Analyse du programme logement d’E. MACRON

Analyse du programme logement d’E. MACRON :

 

La question du logement comme de nombreuses questions sociales sont littéralement passées à la trappe durant cette campagne électorale.  
le DAL s’est penché attentivement sur le programme des 2 finalistes.

Si le programme de Marine LE PEN apparait comme le plus dangereux pour les locataires, les mal logés, les sans logis, car il est fondamentalement xénophobe et libéral, le programme  d’Emmanuel MACRON est incontestablement issu de la doctrine libérale des milieux de l’immobilier.

Suite à l’analyse du programme xénophobe et libéral de M. Le Pen, le DAL a examiné le programme libéral d’E. Macron.

Rappel :  le DAL a appelé à faire barrage au FN, dans la rue et dans les urnes, et luttera contre les régressions programmées par E. MACRON. 

 

1 – La surproduction fera baisser les prix et les loyers : balivernes !

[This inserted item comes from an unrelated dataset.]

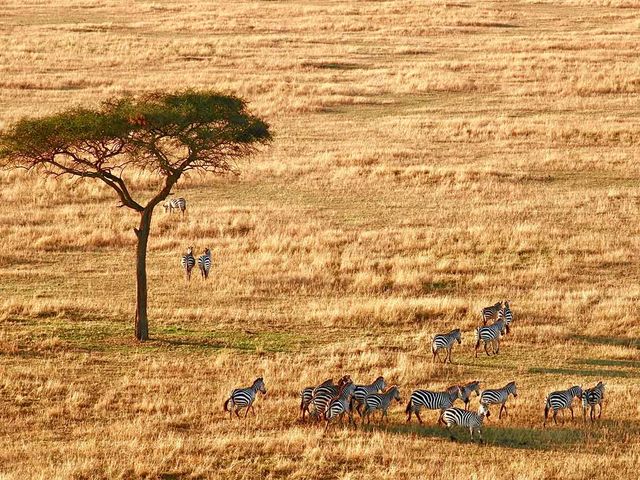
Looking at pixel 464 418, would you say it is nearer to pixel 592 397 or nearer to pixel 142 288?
pixel 592 397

En bons néolibéraux, E. MACRON et son équipe, tout comme M. LE PEN d’ailleurs, ont repris cette fable relayée à l’envi par les milieux immobiliers et politiques, depuis qu’il est admis que le logement est trop cher. Cette théorie de la régulation par la surproduction structure le programme logement d’ « En marche ». Or le logement n’est pas le pétrole, ni une chaîne de supermarchés.

Ainsi pendant les périodes récentes de forte  production de logements,  les prix de l’immobilier et les loyers augment.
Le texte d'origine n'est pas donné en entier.